13/10/2006

Centenaire: Une pensée pour Hannah ARENDT

medium_hannah-arendt-1.jpgElle aurait pu avoir 100 ans ce samedi....Elle avait atteint brutalement à une célébrité mondiale en forgeant la notion de "banalité du mal" lors du procès du criminel nazi Adolf Eichmann. La philosophe  Hannah Arendt est née le 14 octobre 1906 à Linden, près de Hanovre, dans une famille juive aisée où les livres faisaient l'objet de respect actif.

 Auteur des "Origines du totalitarisme" et de "Condition de l'homme moderne", elle est considérée comme l'un des plus grand penseurs politique du XXème siècle. En Allemagne, on ne compte plus les rues à son nom, ni les essais qui s'efforcent de démontrer l'actualité de sa pensée plus de 30 ans après sa disparition.Mais ses études ne concernent pas que l'Allemagne. Je reprends ici l'hommage que lui rend "Les nouvelles d'Allemagne"
L'adolescente manifeste très tôt des dons intellectuels hors du commun. D'abord étudiante en philosophie à Berlin, la jeune femme devient ensuite l'élève de Martin Heidegger à Marburg, d'Edmund Husserl à Fribourg et de Karl Jaspers à Heidelberg. Avec le premier, de 17 ans son aîné, elle aura une liaison amoureuse dans les années 1920. En 1928, elle soutient une thèse de doctorat sur le concept d'amour chez Saint Augustin, sous la direction de Karl Jaspers.
En 1929, Hanna Arendt épouse l'écrivain et philosophe Günter Anders et s'installe à Berlin. Après l'arrivée au pouvoir des nazis, elle s'engage politiquement et défend la cause sioniste. Elle dira plus tard : "lorsque l'on est attaqué en tant que juif, il faut se défendre en tant que juif". En 1933, elle émigre à Paris. Elle se voit confisquer la nationalité allemande quatre ans plus tard.
En 1940, Hanna Arendt épouse en secondes noces le publiciste Heinrich Blücher puis gagne, en 1941, les Etats-Unis avec son époux et sa mère. La philosophe survit d'abord d'emplois précaires. Entre 1948 et 1952, elle dirige l'organisation pour la sauvegarde du patrimoine culturel juif, et publie dans ce cadre les impressions de ses premiers retours en Allemagne après la fin de la Seconde Guerre mondiale. Elle est sans concession pour ses anciens compatriotes, qu'elle décrit étrangement muets et indifférents vis-à-vis de l'Holocauste.
Au-delà de l'extermination des Juifs et de ses prises de position en faveur du jeune Etat d'Israël, Hannah Arendt se tourne de plus en plus vers l'analyse des systèmes totalitaires. Celle-ci devient le thème dominant sa pensée politique. Son maître-ouvrage, "Les origines du totalitarisme" (1951), établit sa réputation de théoricienne. Au début des années 1960, elle provoquera une violente polémique en publiant ses comptes-rendus du procès du nazi Adolf Eichmann pour le "New Yorker" sous le titre "Eichmann à Jérusalem. Rapport sur la banalité du mal" (1961).

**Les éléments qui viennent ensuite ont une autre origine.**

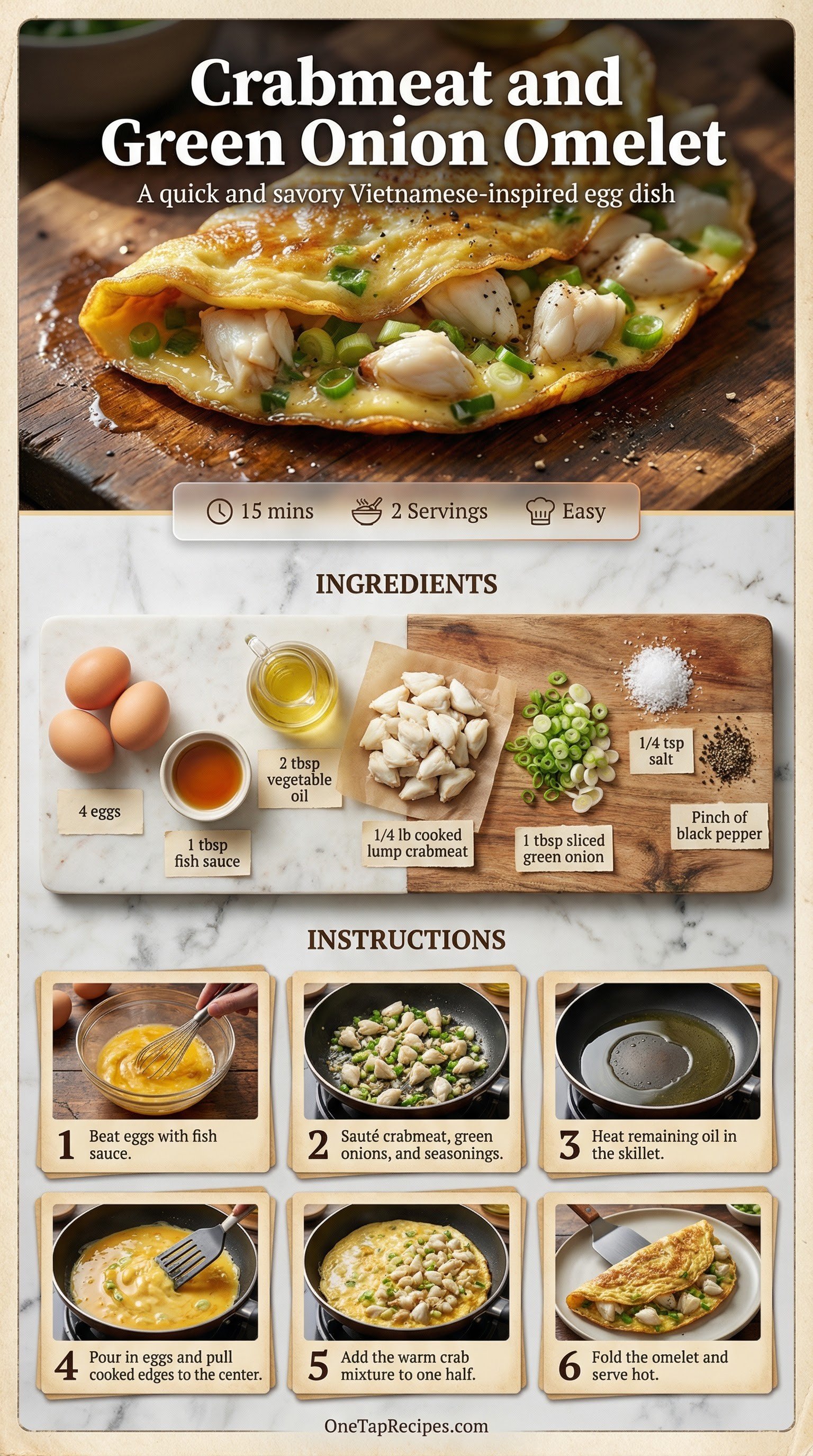 Crabmeat and Green Onion Omelet

A quick and savory Vietnamese-inspired egg dish

15 mins 2 Servings Easy

INGREDIENTS

4 eggs

1 tbsp fish sauce

2 tbsp vegetable oil

1/4 lb cooked lump crabmeat

1 tbsp sliced green onion

1/4 tsp salt

Pinch of black pepper

INSTRUCTIONS

1 Beat eggs with fish sauce.

2 Sauté crabmeat, green onions, and seasonings.

3 Heat remaining oil in the skillet.

4 Pour in eggs and pull cooked edges to the center.

5 Add the warm crab mixture to one half.

6 Fold the omelet and serve hot.

OneTapRecipes.com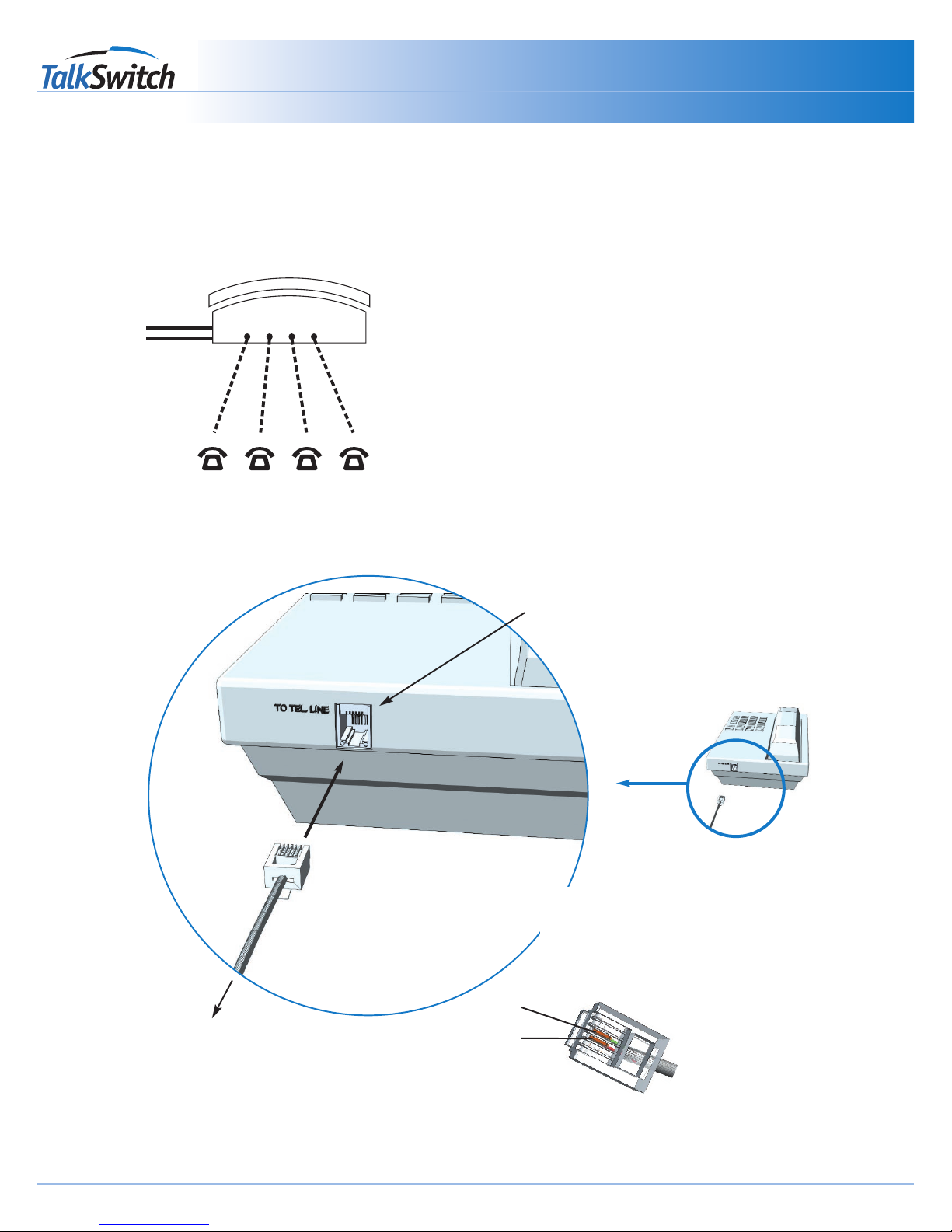 TalkSwitch

TO TEL. LINE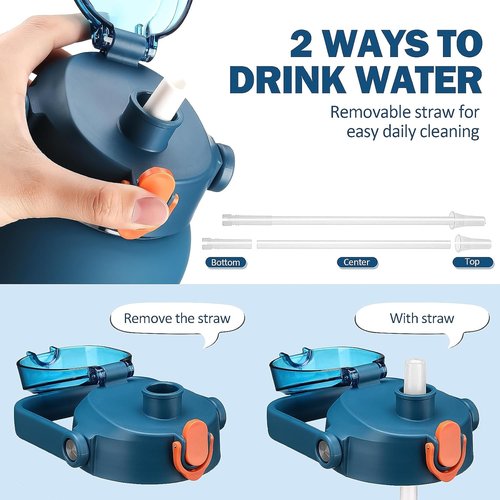 2 WAYS TO DRINK WATER

Removable straw for easy daily cleaning

Bottom

Center

Top

Remove the straw

With straw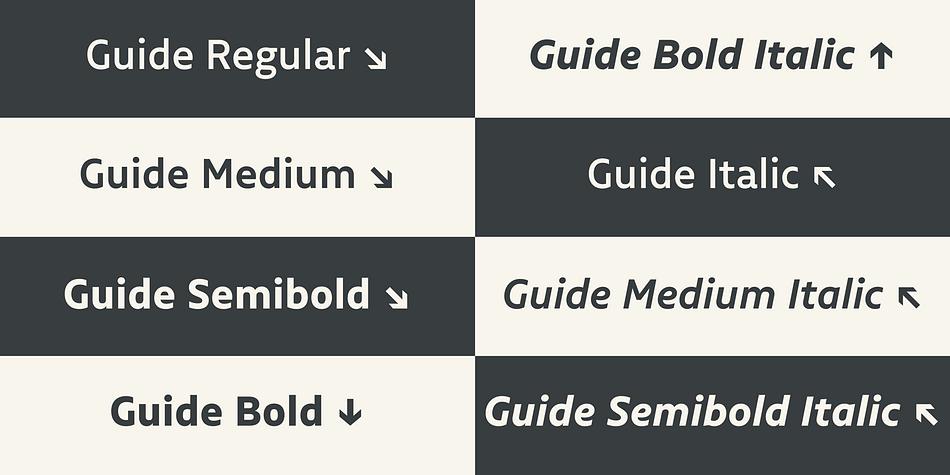 Guide Regular ↘

Guide Medium ↘

Guide Semibold ↘

Guide Bold ↓

Guide Bold Italic ↑

Guide Italic ↖

Guide Medium Italic ↖

Guide Semibold Italic ↖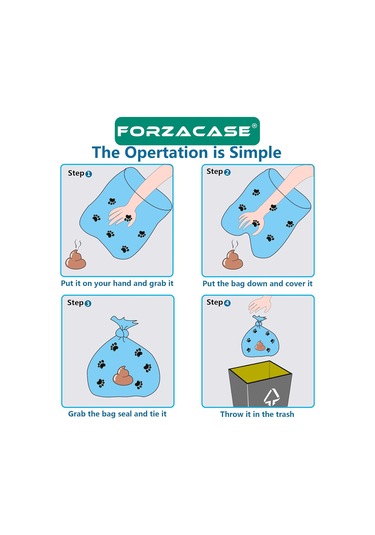 FORZACASE®

The Opertation is Simple

Step 1

Put it on your hand and grab it

Step 2

Put the bag down and cover it

Step 3

Grab the bag seal and tie it

Step 4

Throw it in the trash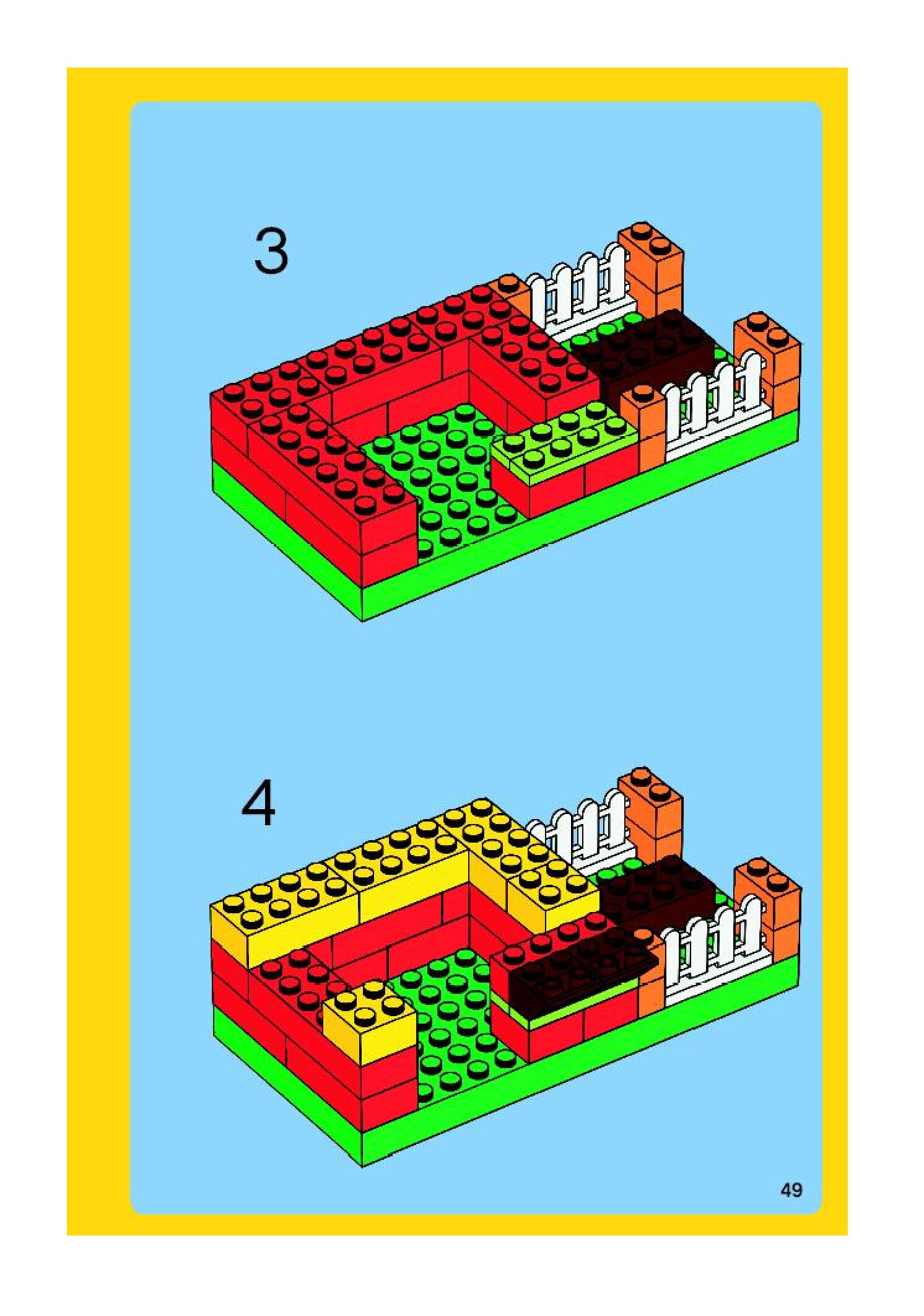 3

4

49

L'idée que l'horreur infinie du meurtre organisé de manière industrielle puisse être associé à l'adjectif "banal" pour qualifier la personnalité des individus qui l'ont commis a indigné au départ jusqu'à ses propres compagnons de route. Avec le recul temporel, cependant, les analyses d'Hanna Arendt sur le national-socialisme ont reçu une reconnaissance croissante.
La philosophe germano-américaine a enseigné à Chicago et à New York. En Allemagne, elle reçut en 1958 le Prix de la paix des libraires allemands, l'une des distinctions les plus prestigieuses au monde. Depuis son appartement new-yorkais, elle maintint toute sa vie une étroite amitié avec nombre d'intellectuels allemands comme Karl Jaspers et Uwe Johnson. Elle décéda à New York le 4 décembre 1975.